• Work to complete
Write out the material below exactly, beginning at the line that contains "order: Artiodactyla" and ending with its last line, both ends included; write nothing else.
== Exercise data ==
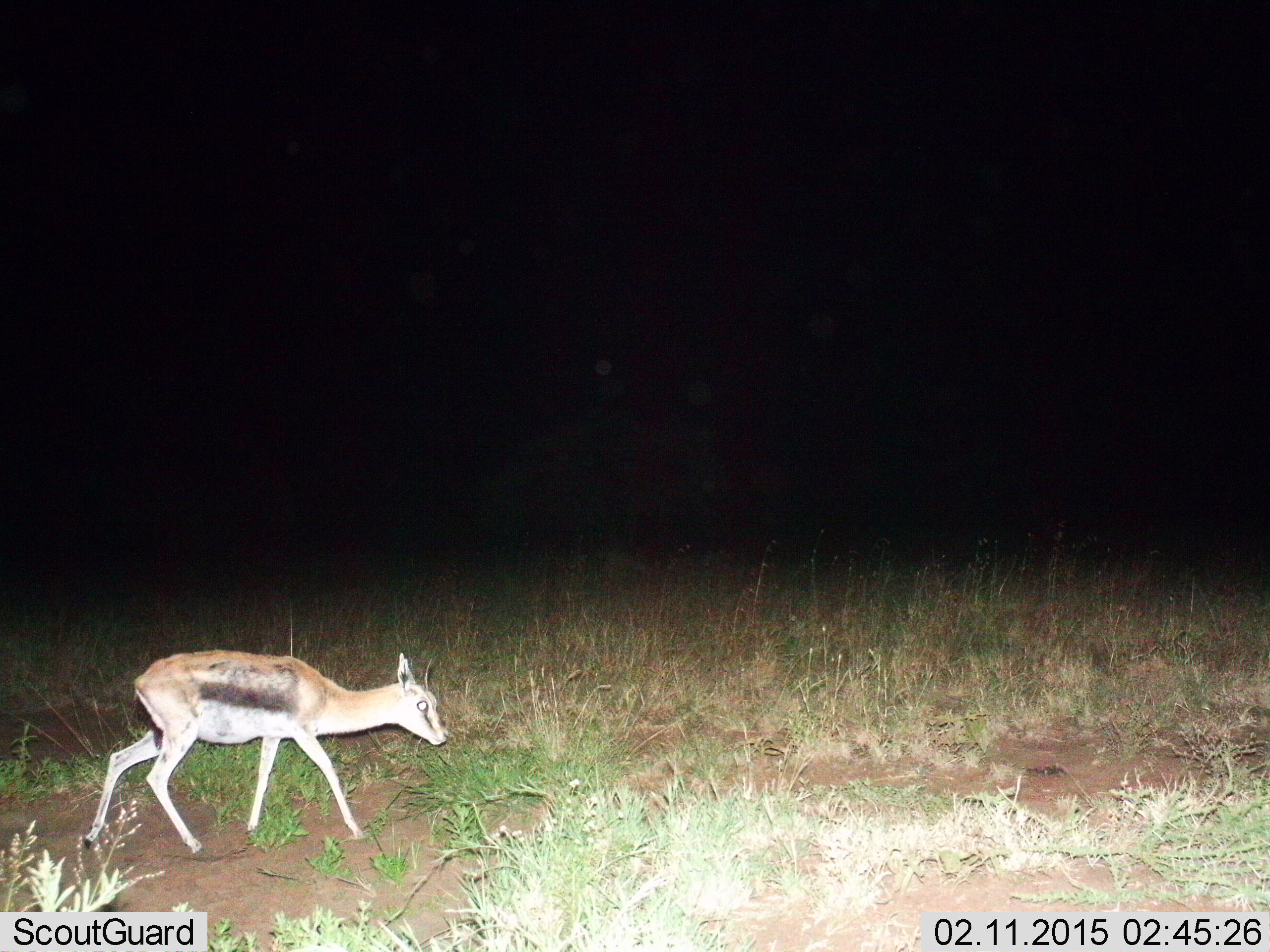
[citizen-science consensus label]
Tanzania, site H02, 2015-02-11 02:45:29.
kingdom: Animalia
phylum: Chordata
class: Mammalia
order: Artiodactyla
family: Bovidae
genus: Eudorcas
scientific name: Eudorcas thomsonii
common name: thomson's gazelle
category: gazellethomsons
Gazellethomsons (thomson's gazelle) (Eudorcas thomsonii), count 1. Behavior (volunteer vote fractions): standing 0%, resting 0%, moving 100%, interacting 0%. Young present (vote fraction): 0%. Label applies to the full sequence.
===
• Output for this exercise
order: Artiodactyla
family: Bovidae
genus: Eudorcas
scientific name: Eudorcas thomsonii
common name: thomson's gazelle
category: gazellethomsons
Gazellethomsons (thomson's gazelle) (Eudorcas thomsonii), count 1. Behavior (volunteer vote fractions): standing 0%, resting 0%, moving 100%, interacting 0%. Young present (vote fraction): 0%. Label applies to the full sequence.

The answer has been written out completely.